LA RISPOSTA DELLA “BOTTEGA” A FAUSTO CASSONE E UNA VELOCE RIFLESSIONE (ma con molti link) SULLA COSIDDETTA «CANCEL CULTURE»
La Costituzione italiana è antifascista e almeno due leggi specifiche vietano la propaganda fascista. Dunque la risposta a Fausto Cassone è semplice: quella lapide va tolta. Questo in teoria. Nella pratica dipende dalle amministrazioni, dai menefreghismi, dalle diverse interpretazioni dei tribunali (alcuni hanno considerato un reato il saluto fascista e altri no, tanto per fare un esempio) e in definitiva dai rapporti di forza nella società italiana. Sul groviglio di problemi legati alla lotta per la memoria (anche toponomastica o nei musei) abbiamo scritto più volte. E nell’articolo Berlino: anche nelle vie la lotta per la memoria (2 dicembre 2020) ricordavamo che chi volesse recuperare informazioni, proteste, proposte e riflessioni può partire da questi 7 post: Statue e monumenti: crimini, oblio, senso comune, #BlackLivesMatter, la Storia, i Washington Redskins…, Fantasmi coloniali e schiavitù di oggi, Guerre, monumenti e criminali, Città: rivolta contro i nomi infami, I vincitori scrivono la storia, non la verità e Statue e lapidi: celebrare i boia
Per quel che riguarda l’Italia a parte la vergogna di Affile con lo “schifezzario” per il criminale Rodolfo Graziani e il “caso” della vernice a Milano contro la statua di un giornalista-soldato che fino all’ultimo si è vantato dello stupro di una minorenna africana (Indro Montanelli) segnaliamo: Nomi infami: a Ragusa fanno così, Reggio Calabria e il Coniglio Mannaro: perché l’aeroporto non deve essere intitolato ad un fascista, C’è una Catania che non onora Giorgio Almirante…, «Aeroporto di Cagliari-Elmas “Antonio Gramsci”» e Imola: davanti alla statua di un fascista…

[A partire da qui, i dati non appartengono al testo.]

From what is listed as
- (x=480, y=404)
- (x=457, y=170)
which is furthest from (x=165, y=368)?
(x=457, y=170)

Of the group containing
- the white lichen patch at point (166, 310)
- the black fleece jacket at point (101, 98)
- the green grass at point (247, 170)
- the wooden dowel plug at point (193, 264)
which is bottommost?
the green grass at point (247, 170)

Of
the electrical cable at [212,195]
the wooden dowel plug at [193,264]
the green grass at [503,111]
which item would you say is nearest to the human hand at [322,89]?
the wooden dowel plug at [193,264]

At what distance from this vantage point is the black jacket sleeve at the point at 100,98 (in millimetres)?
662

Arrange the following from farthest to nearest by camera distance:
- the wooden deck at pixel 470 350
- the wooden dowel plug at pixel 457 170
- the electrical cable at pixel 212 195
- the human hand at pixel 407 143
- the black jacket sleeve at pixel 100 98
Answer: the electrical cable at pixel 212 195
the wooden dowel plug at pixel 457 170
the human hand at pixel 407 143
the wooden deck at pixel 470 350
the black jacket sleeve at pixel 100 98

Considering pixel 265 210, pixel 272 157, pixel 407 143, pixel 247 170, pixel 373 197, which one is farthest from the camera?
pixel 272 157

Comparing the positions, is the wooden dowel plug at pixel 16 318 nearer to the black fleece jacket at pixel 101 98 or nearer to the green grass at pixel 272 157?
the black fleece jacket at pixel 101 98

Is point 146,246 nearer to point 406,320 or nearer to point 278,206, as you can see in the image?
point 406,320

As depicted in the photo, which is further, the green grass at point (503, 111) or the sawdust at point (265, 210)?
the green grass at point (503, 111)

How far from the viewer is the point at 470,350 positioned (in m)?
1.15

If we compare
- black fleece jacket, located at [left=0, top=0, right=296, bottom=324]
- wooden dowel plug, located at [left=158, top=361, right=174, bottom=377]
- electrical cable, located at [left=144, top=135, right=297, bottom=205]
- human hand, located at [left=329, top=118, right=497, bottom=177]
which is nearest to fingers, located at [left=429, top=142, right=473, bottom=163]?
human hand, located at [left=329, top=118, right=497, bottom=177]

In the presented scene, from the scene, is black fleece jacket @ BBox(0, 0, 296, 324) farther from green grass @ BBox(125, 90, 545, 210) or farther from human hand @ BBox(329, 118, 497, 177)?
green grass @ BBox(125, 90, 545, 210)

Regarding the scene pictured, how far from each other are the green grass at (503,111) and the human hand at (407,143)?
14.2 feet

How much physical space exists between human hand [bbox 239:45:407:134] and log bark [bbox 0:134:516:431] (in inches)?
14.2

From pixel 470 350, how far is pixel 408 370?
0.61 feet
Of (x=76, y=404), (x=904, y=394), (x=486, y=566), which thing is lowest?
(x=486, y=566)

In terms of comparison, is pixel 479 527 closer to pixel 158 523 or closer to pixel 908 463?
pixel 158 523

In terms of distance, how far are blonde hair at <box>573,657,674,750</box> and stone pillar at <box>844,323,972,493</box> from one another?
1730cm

Roma aspetta ancora una piazza (o un busto) per Andrés Aguyar mentre a Bologna la targa promessa per Reuf Islami è finita nel “dimenticatoio” istituzionale: sia mai che ricordare un operaio immigrato morto sul lavoro sollevi qualche interrogativo su chi siano assassini e complici.
E ancora abbiamo letto, pochi giorni fa, due notizie interessanti su quel che sta accadendo in Germania: la diocesi cattolica di Eichstatt in Baviera si scusa per i roghi a 400 anni di distanza (cfr Una caccia alle streghe senza fine) mentre Con il castello dei re prussiani Berlino ripensa il proprio passato ovvero un architetto italiano ha progettato uno spazio che colloca l’edificio restaurato in un complesso dedicato alla memoria per ricordare la ferocia del periodo coloniale.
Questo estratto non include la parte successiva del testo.